- [ACTION ITEM] Print exactly the line that contains "Installation Solar System", then every following line through the end of the material; include nothing else and no pictures.

-*-*-

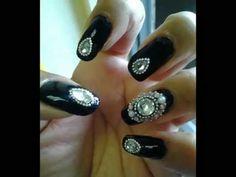 ▶ Bling Nail Art Tutorial - YouTube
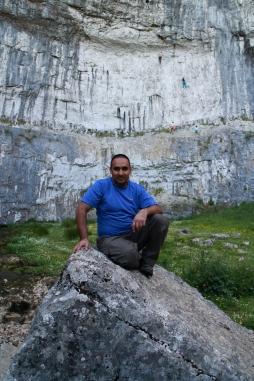 Kam on a rock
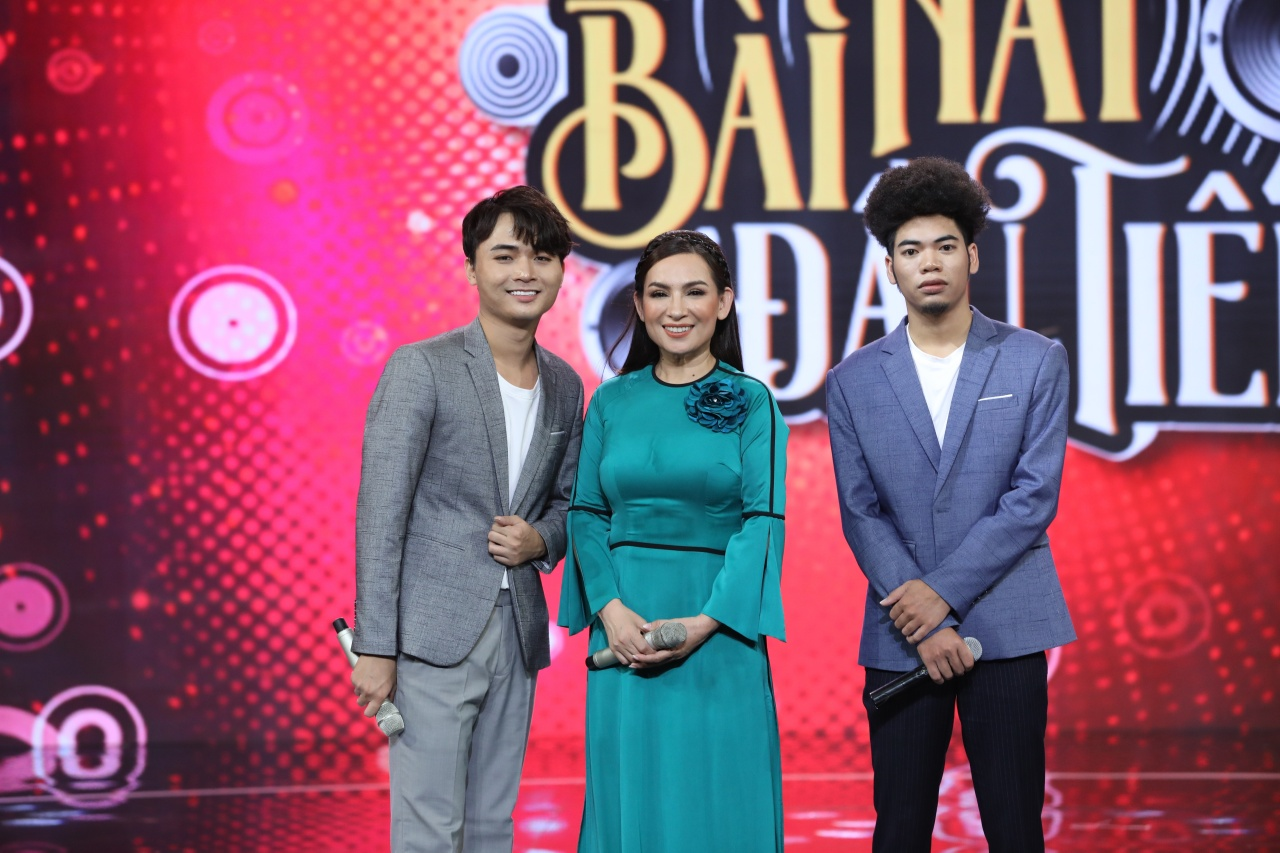 Bài hát đầu tiên, Bài hát đầu tiên tập 14, Phi Nhung, VTV3, bai hat dau tien, bai hat dau tien tap 14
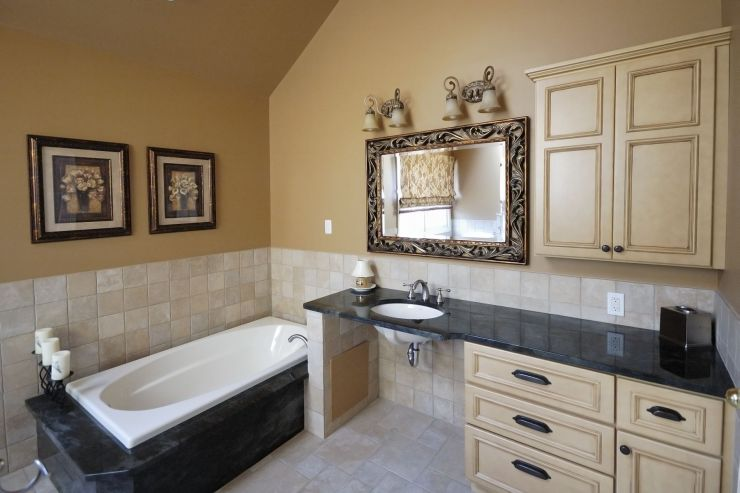 Bathroom Remodeling Project in Ambler PA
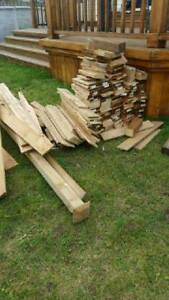 FREE - scrap wood leftover from fence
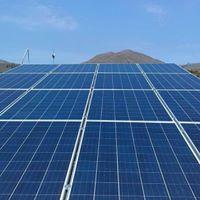 Installation Solar System Off grid Art & Beer Pescadero B.C.S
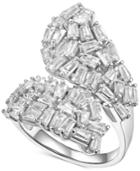 Cubic Zirconia Baguette Cluster Bypass Ring In Sterling Silver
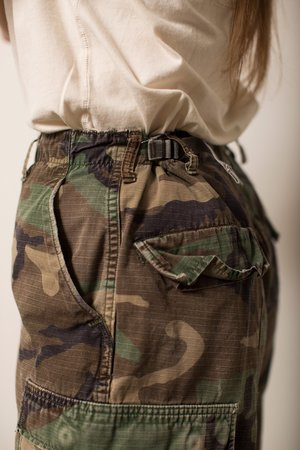 Vintage Military Trouser - Camouflage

-*-*-

- [RESPONSE TO THE EXERCISE]
 Installation Solar System Off grid Art & Beer Pescadero B.C.S
 Cubic Zirconia Baguette Cluster Bypass Ring In Sterling Silver
 Vintage Military Trouser - Camouflage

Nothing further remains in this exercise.